## Passage
>>
Sequence analysis of P gene of human parainfluenza type 2 virus: P and cysteine-rich proteins are translated by two mRNAs that differ by two nontemplated G residues.

We cloned and sequenced the cDNAs against genomic RNA and mRNA for phosphoprotein (P) of human parainfluenza type 2 virus (PIV-2). cDNA clone from genomic RNA was 1439 nucleotides in length excluding poly(A) and was found to have two small open reading frames encoding proteins of 233 and 249 amino acids. Two different mRNA cDNA clones were obtained; that is, one mRNA contained a smaller reading frame coding 225 amino acids, V protein, and the other mRNA contained a larger reading frame coding 395 amino acids, P protein. Both mRNAs had G cluster in coding frame. The former mRNA contained seven G residues, and two extra G residues were inserted in the latter mRNA. Ten cDNA clones from the genomic RNA were identical and were composed of seven G residues, indicating that genomes analyzed here were a homogeneous population. Therefore, V protein is encoded by faithfully copied mRNA and P protein is translated from mRNA in which two additional G residues are nontemplately inserted immediately after seven genomically encoded G residues. The V and P proteins are amino coterminal proteins and have different C termini. The C terminus of V protein is cysteine-rich and bears some resemblance to metal-binding protein of the zinc finger-type motif. P protein sequence of PIV-2 showed high homologies with SV 5 (40.4%) and mumps virus (35.5%), and a moderate homology with Newcastle disease virus (20.6%). On the other hand, very little homology was found between PIV-2 and other paramyxoviruses including Sendai virus, PIV-3, and measles virus. The cysteine-rich region in V protein was found to be highly conserved in PIV-2, SV 5, and measles virus, suggesting that V protein of paramyxoviruses plays important roles in transcription and/or replication. The predicted cysteine-rich V protein was detected in virus-infected cells using antiserum directed against an oligopeptide specific for the predicted V polypeptide.
<<
## Work to complete
A - Reproduce everything in the parainfluenza abstract from "Sequence analysis of" down to "nontemplated G residues.".
B - According to the parainfluenza abstract, how long is the reading frame of the mRNA that codes the P protein?

## Study material
>>
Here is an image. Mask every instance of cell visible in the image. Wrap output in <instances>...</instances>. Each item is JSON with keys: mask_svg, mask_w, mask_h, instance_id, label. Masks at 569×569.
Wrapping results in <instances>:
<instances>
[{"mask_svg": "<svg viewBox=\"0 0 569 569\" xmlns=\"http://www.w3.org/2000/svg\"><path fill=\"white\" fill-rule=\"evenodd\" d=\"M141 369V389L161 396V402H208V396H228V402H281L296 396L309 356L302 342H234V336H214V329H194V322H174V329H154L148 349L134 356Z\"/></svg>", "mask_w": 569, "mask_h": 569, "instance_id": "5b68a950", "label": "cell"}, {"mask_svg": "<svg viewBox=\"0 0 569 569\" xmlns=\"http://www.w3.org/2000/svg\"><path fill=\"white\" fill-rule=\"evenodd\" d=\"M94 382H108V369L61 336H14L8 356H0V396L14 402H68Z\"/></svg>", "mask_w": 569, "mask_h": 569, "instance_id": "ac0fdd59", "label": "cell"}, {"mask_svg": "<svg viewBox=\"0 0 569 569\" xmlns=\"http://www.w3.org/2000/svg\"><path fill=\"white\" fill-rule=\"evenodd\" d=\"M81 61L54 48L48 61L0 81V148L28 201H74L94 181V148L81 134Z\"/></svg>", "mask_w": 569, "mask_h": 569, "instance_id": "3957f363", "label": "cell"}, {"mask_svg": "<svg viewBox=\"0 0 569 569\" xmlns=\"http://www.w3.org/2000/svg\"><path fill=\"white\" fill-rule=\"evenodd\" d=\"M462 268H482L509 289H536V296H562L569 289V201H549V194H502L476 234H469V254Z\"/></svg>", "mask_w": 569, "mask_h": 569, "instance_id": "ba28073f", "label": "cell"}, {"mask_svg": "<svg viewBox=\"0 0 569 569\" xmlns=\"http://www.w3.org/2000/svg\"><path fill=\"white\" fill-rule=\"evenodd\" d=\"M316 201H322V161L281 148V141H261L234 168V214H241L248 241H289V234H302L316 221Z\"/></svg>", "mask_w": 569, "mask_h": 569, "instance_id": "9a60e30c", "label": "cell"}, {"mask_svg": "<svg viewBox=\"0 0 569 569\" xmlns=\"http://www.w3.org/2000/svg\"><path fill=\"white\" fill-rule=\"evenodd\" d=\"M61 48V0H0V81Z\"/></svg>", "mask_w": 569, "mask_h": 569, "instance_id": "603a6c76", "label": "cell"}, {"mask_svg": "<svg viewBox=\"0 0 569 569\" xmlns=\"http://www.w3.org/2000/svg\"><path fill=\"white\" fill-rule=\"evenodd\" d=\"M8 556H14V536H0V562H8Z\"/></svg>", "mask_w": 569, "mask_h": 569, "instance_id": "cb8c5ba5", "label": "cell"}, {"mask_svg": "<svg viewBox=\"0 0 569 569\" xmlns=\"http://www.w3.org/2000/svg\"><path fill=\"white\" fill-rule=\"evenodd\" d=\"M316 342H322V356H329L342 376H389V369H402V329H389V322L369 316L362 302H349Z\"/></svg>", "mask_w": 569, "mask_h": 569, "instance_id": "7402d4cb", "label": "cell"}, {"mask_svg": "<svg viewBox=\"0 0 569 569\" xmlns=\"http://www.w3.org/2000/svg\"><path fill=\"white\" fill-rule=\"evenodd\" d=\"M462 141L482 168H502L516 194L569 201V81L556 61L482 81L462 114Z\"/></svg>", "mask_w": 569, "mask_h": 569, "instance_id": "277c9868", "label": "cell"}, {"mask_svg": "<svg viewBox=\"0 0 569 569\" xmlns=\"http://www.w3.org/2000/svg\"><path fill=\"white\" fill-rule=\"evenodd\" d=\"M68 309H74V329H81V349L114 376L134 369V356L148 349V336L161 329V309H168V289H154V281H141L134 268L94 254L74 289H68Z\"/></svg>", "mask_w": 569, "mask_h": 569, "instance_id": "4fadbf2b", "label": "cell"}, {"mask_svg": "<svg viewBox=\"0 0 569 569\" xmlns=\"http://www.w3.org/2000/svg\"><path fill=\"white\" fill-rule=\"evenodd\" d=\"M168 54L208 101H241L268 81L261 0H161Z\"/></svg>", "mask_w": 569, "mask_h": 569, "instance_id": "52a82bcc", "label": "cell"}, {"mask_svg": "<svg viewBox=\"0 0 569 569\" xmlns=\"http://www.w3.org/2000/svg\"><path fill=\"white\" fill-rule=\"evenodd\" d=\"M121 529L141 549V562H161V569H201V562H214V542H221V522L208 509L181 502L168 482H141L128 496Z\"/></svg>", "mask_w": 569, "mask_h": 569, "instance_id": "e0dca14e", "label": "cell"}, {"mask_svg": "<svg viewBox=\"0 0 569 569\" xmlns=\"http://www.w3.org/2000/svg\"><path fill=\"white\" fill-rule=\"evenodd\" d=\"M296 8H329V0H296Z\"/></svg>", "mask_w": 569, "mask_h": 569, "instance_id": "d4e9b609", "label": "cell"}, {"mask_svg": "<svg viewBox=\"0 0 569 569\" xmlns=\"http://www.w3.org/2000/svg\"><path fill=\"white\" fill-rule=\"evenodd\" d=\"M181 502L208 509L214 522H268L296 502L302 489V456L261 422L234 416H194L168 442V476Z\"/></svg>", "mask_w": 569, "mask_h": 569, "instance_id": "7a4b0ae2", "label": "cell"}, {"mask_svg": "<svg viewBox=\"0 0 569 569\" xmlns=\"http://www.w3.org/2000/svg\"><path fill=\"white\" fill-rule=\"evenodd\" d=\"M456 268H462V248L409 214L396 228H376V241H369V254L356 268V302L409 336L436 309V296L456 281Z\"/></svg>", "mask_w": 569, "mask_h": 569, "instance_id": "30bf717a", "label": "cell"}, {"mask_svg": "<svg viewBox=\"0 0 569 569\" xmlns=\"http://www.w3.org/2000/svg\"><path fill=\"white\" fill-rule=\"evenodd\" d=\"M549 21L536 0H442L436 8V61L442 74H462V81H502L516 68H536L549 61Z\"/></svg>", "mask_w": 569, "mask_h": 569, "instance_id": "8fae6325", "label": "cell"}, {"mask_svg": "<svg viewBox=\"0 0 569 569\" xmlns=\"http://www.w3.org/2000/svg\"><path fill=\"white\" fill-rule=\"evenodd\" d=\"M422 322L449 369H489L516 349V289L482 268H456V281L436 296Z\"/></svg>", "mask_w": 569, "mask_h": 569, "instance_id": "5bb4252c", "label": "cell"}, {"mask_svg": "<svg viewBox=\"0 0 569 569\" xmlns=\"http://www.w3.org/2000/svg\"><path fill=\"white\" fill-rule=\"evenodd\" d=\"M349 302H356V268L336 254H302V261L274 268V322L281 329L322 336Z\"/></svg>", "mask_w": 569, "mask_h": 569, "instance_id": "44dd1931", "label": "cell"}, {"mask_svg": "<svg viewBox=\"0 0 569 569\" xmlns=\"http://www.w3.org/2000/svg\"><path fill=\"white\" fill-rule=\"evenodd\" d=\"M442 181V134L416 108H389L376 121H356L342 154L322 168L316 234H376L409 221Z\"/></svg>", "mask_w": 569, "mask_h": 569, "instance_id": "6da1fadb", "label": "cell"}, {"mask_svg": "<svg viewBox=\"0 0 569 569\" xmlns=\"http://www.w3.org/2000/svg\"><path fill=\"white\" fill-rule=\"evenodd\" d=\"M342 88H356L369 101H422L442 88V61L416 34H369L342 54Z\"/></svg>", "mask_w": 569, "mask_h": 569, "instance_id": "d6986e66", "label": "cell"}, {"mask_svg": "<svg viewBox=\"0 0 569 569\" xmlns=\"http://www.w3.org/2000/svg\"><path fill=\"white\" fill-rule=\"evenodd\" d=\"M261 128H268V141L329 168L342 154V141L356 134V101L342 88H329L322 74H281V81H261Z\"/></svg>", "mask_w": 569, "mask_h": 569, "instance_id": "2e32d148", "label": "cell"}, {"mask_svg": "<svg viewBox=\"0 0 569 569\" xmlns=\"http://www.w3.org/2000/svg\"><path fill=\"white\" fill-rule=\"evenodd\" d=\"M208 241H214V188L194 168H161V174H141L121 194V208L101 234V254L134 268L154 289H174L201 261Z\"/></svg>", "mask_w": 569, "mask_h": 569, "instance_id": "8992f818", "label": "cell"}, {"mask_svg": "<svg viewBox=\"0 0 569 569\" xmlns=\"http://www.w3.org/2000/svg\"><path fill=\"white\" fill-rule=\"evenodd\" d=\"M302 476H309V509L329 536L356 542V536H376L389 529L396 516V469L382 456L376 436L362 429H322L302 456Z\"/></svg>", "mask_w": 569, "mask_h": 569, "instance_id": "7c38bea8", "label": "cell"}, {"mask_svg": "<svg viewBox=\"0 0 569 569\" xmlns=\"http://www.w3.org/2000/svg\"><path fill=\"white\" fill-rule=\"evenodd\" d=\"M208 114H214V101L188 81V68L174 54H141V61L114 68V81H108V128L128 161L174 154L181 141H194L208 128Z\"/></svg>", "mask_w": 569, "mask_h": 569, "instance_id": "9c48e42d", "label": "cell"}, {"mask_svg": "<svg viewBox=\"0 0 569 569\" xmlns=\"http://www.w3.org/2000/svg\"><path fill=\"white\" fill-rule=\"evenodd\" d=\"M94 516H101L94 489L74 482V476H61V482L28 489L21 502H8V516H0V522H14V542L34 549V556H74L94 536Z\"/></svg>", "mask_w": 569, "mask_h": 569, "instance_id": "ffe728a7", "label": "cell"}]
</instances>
<<
## Solutions
A -
Sequence analysis of P gene of human parainfluenza type 2 virus: P and cysteine-rich proteins are translated by two mRNAs that differ by two nontemplated G residues.

B - 395 amino acids.